Your assignment: Word for word, print each record, dropping any image it holds.

· · · ·

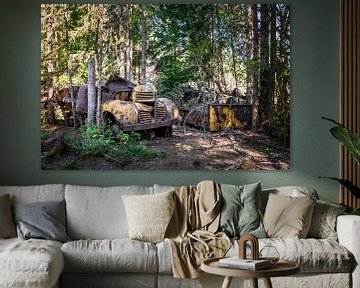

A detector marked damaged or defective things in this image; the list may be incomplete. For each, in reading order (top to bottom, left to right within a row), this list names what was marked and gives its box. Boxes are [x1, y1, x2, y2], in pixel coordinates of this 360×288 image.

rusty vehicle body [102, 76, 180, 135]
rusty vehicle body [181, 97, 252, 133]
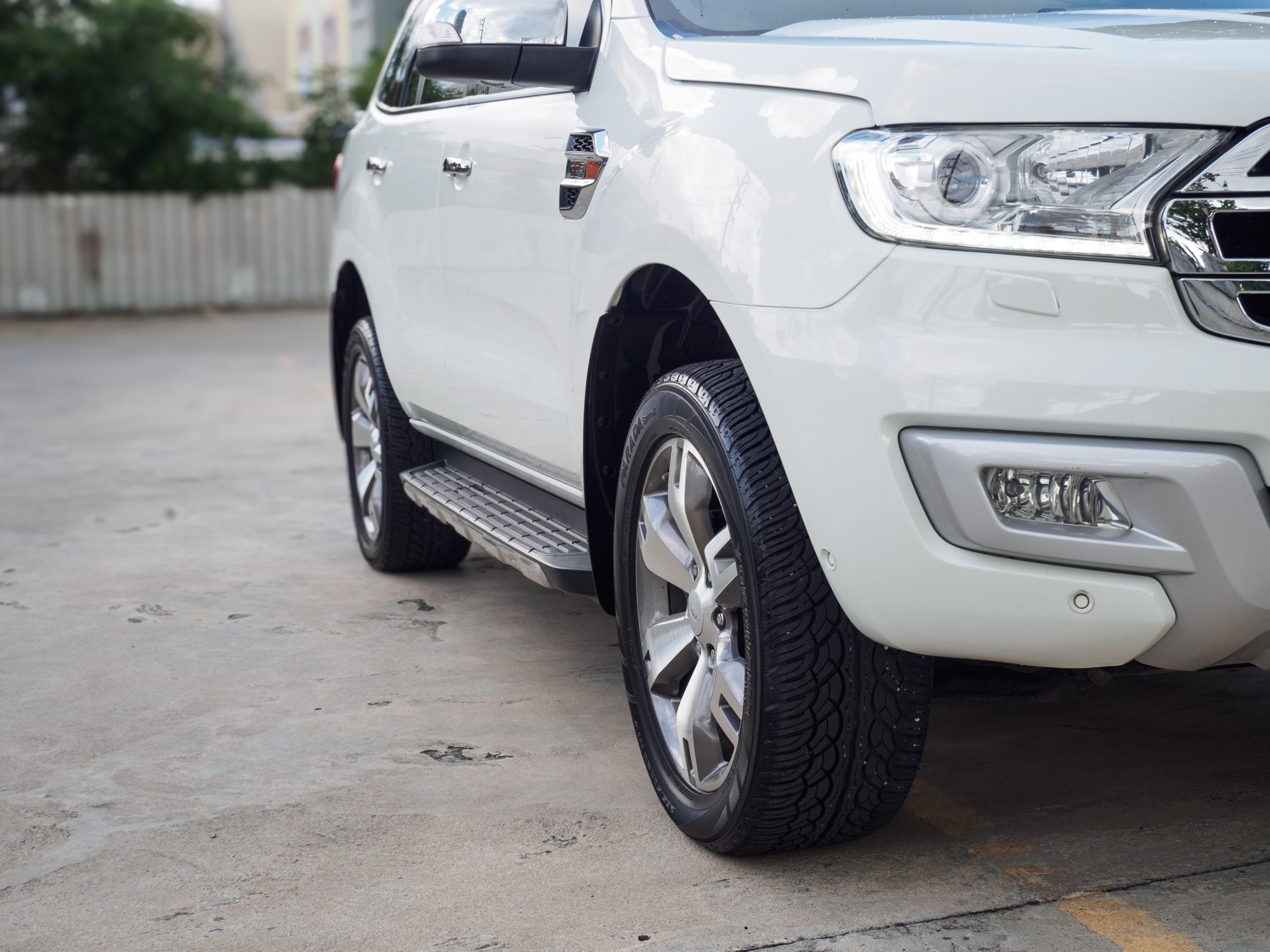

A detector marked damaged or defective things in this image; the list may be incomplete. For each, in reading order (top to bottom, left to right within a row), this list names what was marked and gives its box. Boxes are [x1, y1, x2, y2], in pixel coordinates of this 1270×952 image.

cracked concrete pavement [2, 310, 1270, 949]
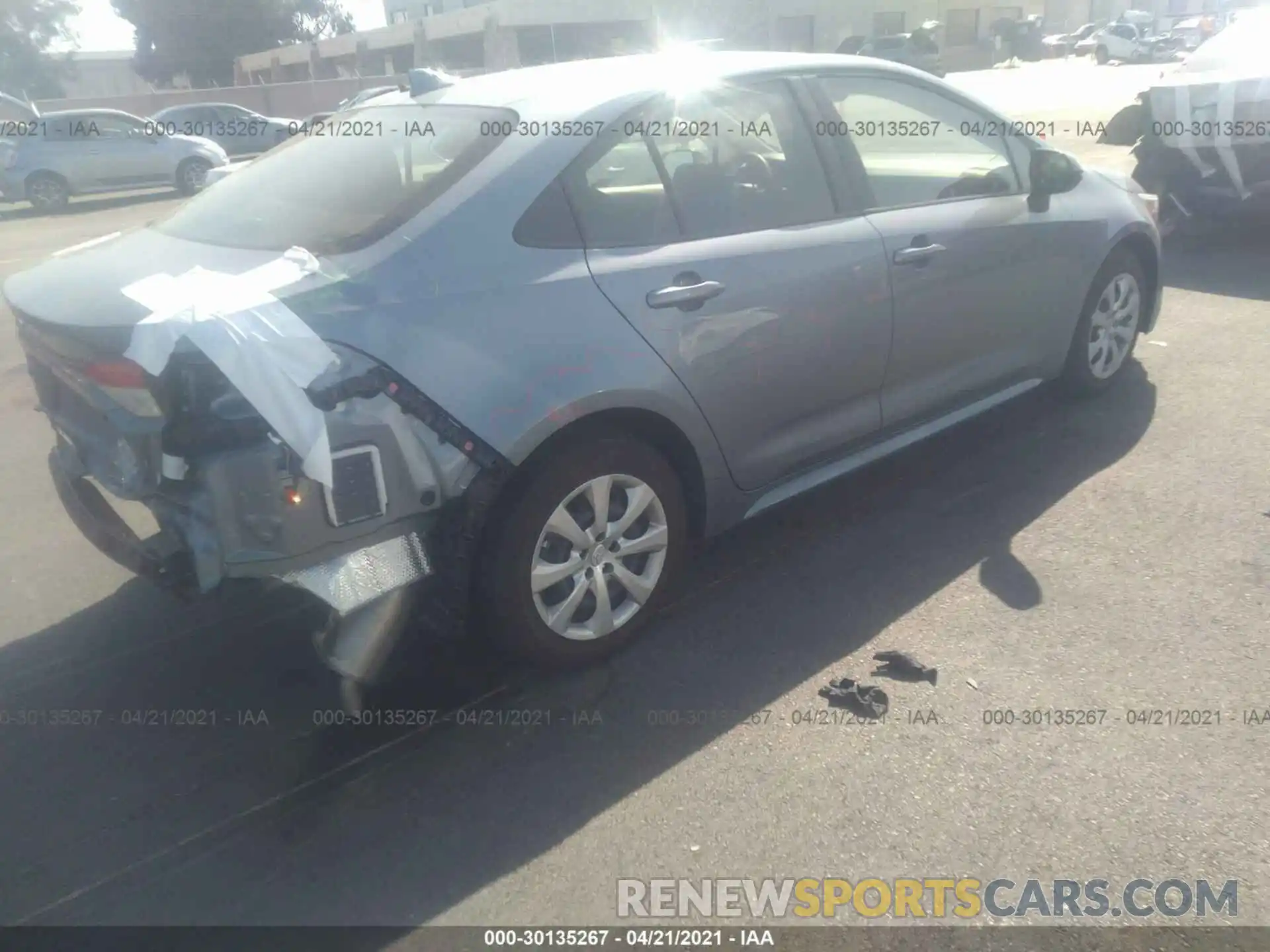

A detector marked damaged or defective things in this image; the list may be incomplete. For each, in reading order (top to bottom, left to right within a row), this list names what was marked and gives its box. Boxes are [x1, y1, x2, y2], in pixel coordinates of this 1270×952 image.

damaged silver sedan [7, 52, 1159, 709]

· · · ·

Completed exercise:
A detector marked damaged or defective things in this image; the list may be incomplete. For each, in reading order (top to bottom, left to right within a row), this list names what was marked and gives its box. Boxes are [x1, y1, x2, y2], in pixel coordinates of this 360×288 image.

rusty vehicle body [102, 76, 180, 135]
rusty vehicle body [181, 97, 252, 133]

A detector marked damaged or defective things in this image; the list may be incomplete. For each, in reading order (top to bottom, left to right within a row), this list names what was marked and gives its box. Boxes are [x1, y1, x2, y2], in pixel coordinates of this 1270×952 image.

cracked concrete pavement [2, 310, 1270, 949]

A detector marked damaged or defective things in this image; the list may be incomplete. For each, in reading order (top to bottom, left to right within a row), this list names what was marked and gives its box. Boxes are [x1, y1, x2, y2], in pixel coordinates of this 1270×952 image.

damaged silver sedan [7, 52, 1159, 709]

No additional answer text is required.